● Trecho do texto:
■ ■ ■
Localizada a cerca de mil e trezentos quilômetros do Polo Norte, Thule é a base americana mais ao norte do planeta. Sua posição geográfica é muito relevante para os alertas do sistema de defesa contra mísseis e para a navegação militar no Atlântico Norte.

Tornou-se mais importante com a mudança climática, já que o degelo no Oceano Ártico precipitou planos internacionais de exploração de hidrocarbonetos e das rotas de navegação na região. Aproximadamente 25% das reservas não comprovadas de petróleo e gás no mundo podem estar depositadas no Ártico, o que faz da Groenlândia uma área de grande atrativo.

Pelo direito internacional, poucos países podem participar do novo “eldorado” fóssil. Mais precisamente, os chamados países Árticos são Rússia, Estados Unidos, Canadá, Noruega, Suécia, Islândia, Finlândia e Dinamarca.

Por enquanto, a Rússia está na frente. Possui tecnologia de exploração e conhecimento de logística em águas congeladas, além de menos entrave político. O Kremlin vê no Ártico a possibilidade de comercializar gás liquefeito (GNL) para a Europa e o resto do mundo. Atualmente, o fato de suas reservas de gás exploráveis serem em território continental não favorece a mobilidade de GNL.

Com o potencial de exploração de recursos minerais no Ártico, veio o aumento da securitização da região. Desde 2007, o Kremlin aumentou seu posicionamento militar na área, pensando principalmente na defesa de seus ativos. Isso tem tudo para desencadear o que o teórico de relações internacionais, John Herz, chamou de “Dilema da Segurança”. No sistema internacional anárquico, um Estado conta apenas consigo para sua própria segurança. Para isso, desenvolve poder bélico. O movimento pensado para defesa gera nos demais Estados a percepção de ameaça; estes passam a se armar, desencadeando um círculo vicioso.

Os Estados Unidos correm atrasados por conta de divergências entre grupos domésticos. Os ambientalistas, o setor de energia renovável e, em geral, os democratas são contra a exploração de recursos de energia no Ártico. Já os republicanos e as indústrias petrolíferas tentam desatar os nós regulamentares para iniciar a atividade na região. As primeiras tentativas autorizadas para a Royal Dutch Shell, no entanto, mostraram-se economicamente inviáveis.

Outro problema é a defasagem tecnológica, como no caso da frota de navios quebra-gelo. Os americanos possuem um único e velho navio do tipo, contra 41 dos russos, sendo um destes com capacidade nuclear. Os russos estão em vias de construir mais dois nucleares. Em termos de tecnologia de geolocalização no Ártico, a Rússia também lidera a maratona.

A China, por sua vez, se denomina um país “quase ártico”. Com dois navios quebra-gelo e um terceiro nuclear em construção, o governo chinês não deixa dúvidas de que aposta na importância estratégica da região.
■ ■ ■
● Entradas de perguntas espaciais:
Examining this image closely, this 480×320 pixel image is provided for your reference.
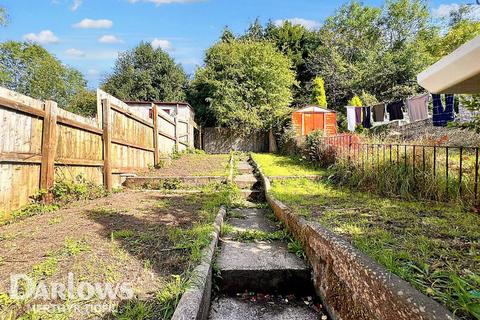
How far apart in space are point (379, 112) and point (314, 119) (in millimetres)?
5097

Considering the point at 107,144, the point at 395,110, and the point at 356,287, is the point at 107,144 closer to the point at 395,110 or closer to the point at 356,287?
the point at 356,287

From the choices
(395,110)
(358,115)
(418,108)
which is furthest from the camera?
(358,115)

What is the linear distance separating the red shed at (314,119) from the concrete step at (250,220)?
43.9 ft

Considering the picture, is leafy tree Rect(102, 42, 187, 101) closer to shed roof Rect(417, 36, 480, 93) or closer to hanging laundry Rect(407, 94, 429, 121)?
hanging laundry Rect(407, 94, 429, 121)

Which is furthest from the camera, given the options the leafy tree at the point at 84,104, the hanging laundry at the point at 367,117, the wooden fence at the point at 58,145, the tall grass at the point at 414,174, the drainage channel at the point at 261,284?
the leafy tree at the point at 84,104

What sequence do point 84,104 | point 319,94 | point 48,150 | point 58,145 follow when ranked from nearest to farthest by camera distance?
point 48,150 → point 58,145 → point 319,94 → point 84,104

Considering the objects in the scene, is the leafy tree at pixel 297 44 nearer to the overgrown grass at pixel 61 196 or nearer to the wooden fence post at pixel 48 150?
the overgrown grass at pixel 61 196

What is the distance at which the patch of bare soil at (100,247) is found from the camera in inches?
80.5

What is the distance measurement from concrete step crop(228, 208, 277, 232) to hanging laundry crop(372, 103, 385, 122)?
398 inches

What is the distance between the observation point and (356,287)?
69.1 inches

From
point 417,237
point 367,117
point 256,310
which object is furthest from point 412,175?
■ ■ ■
● Instruções da tarefa: Copie, do texto sobre o Ártico, o trecho de “Com o potencial” a “um círculo vicioso.”. Esta listagem vem de outra fonte.

● Resultado do exercício:
Com o potencial de exploração de recursos minerais no Ártico, veio o aumento da securitização da região. Desde 2007, o Kremlin aumentou seu posicionamento militar na área, pensando principalmente na defesa de seus ativos. Isso tem tudo para desencadear o que o teórico de relações internacionais, John Herz, chamou de “Dilema da Segurança”. No sistema internacional anárquico, um Estado conta apenas consigo para sua própria segurança. Para isso, desenvolve poder bélico. O movimento pensado para defesa gera nos demais Estados a percepção de ameaça; estes passam a se armar, desencadeando um círculo vicioso.